The safety of all the children is of paramount importance, as is the welfare and development of the individual child.
When children show kindness, generosity and patience towards others, I will openly praise them.
When children behave well I will give them extra attention and appreciation to encourage good behaviour.
Children who find good behaviour difficult to maintain I be openly praised for small everyday achievements.
I have had training to understand the standards of behaviour that are expected within different ages and stages of development.
I maintain consistent expectations of the children’s behaviour to avoid mixed messages but adjust that expectation in line with the individual child’s needs.
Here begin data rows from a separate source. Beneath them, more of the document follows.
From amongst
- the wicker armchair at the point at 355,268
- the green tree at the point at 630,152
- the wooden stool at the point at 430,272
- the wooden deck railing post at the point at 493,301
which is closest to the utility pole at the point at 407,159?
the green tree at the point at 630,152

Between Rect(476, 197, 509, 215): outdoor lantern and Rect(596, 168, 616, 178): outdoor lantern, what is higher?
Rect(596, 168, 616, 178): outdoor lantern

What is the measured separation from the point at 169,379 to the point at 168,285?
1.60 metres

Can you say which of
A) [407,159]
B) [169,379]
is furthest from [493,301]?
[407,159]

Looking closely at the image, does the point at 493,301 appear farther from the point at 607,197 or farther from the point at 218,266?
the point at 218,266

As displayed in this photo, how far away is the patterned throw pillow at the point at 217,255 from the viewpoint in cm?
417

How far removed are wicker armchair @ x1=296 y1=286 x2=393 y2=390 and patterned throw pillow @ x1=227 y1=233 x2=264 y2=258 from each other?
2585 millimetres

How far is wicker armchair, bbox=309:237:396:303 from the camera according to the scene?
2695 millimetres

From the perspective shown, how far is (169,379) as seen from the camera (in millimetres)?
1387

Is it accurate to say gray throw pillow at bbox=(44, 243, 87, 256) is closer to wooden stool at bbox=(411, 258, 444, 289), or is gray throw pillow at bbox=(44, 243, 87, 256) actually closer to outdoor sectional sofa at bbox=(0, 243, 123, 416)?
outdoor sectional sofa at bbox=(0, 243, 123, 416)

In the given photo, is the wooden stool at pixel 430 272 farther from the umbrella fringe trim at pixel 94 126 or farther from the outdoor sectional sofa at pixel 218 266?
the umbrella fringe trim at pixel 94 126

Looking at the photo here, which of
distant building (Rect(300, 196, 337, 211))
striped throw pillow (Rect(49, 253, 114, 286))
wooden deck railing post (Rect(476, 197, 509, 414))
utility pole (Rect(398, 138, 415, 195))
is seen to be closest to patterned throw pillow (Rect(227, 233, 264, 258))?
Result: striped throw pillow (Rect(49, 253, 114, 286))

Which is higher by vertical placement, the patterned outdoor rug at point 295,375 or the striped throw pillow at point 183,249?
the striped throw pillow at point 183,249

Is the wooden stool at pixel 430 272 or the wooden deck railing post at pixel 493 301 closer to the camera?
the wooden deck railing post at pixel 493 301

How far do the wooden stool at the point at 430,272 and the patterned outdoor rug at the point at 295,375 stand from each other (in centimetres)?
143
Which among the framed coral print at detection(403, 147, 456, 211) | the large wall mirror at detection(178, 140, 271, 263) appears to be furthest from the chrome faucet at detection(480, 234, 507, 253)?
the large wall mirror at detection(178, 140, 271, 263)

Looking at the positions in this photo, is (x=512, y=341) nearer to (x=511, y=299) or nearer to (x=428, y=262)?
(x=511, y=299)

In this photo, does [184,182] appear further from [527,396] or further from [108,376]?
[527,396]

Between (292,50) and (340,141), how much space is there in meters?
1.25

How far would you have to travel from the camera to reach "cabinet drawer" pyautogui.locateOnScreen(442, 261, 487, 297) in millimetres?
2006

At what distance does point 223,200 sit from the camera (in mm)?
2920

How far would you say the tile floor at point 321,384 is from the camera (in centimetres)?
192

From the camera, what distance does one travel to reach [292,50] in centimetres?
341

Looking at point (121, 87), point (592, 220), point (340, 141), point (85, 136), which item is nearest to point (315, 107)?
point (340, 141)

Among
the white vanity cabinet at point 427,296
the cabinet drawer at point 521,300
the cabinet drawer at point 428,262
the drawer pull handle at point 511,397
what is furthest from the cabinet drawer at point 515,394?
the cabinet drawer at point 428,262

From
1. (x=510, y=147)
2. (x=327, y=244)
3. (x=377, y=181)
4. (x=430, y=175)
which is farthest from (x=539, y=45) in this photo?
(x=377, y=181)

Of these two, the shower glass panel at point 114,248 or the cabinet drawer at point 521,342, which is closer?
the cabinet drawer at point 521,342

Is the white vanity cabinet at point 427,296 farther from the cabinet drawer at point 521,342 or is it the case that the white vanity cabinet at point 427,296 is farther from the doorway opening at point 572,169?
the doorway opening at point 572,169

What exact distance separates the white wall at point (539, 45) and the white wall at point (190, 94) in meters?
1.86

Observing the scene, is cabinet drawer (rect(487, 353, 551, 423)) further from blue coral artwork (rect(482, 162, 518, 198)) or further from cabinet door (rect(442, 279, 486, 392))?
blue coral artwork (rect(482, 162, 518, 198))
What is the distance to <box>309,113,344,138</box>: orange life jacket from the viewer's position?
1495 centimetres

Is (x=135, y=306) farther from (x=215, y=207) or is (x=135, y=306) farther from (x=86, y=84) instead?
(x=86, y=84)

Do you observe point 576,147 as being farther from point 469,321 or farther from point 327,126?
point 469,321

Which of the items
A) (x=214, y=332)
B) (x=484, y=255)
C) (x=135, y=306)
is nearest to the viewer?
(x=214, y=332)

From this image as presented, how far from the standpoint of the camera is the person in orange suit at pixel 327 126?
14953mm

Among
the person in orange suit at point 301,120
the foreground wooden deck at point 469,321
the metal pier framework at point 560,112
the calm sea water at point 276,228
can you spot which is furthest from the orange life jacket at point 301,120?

The expectations of individual children reflect their personal needs, level of understanding and stage of development.
If it is safe to do so I will avoid giving attention to poor behaviour to ensure children do not use it to as a means of getting attention.
When it goes wrong, it is a learning mistake.
Minor incidents of bad behaviour will be addressed immediately and calmly. More concerning incidents will be shared with you verbally. The full situation of the child and the family will be carefully considered and the behaviour they exhibit cross referenced with their personal content.
It is important that we are kept up to date where possible in a child’s life so that I am aware of circumstances that maybe affecting a child and lead to an outburst. Things like a new baby, change in a home set up or a missing parent can all affect a child’s behaviour.
It is important for children to gain an understanding of how their actions impact on others and to realise what is unacceptable behaviour within the scope of their understanding.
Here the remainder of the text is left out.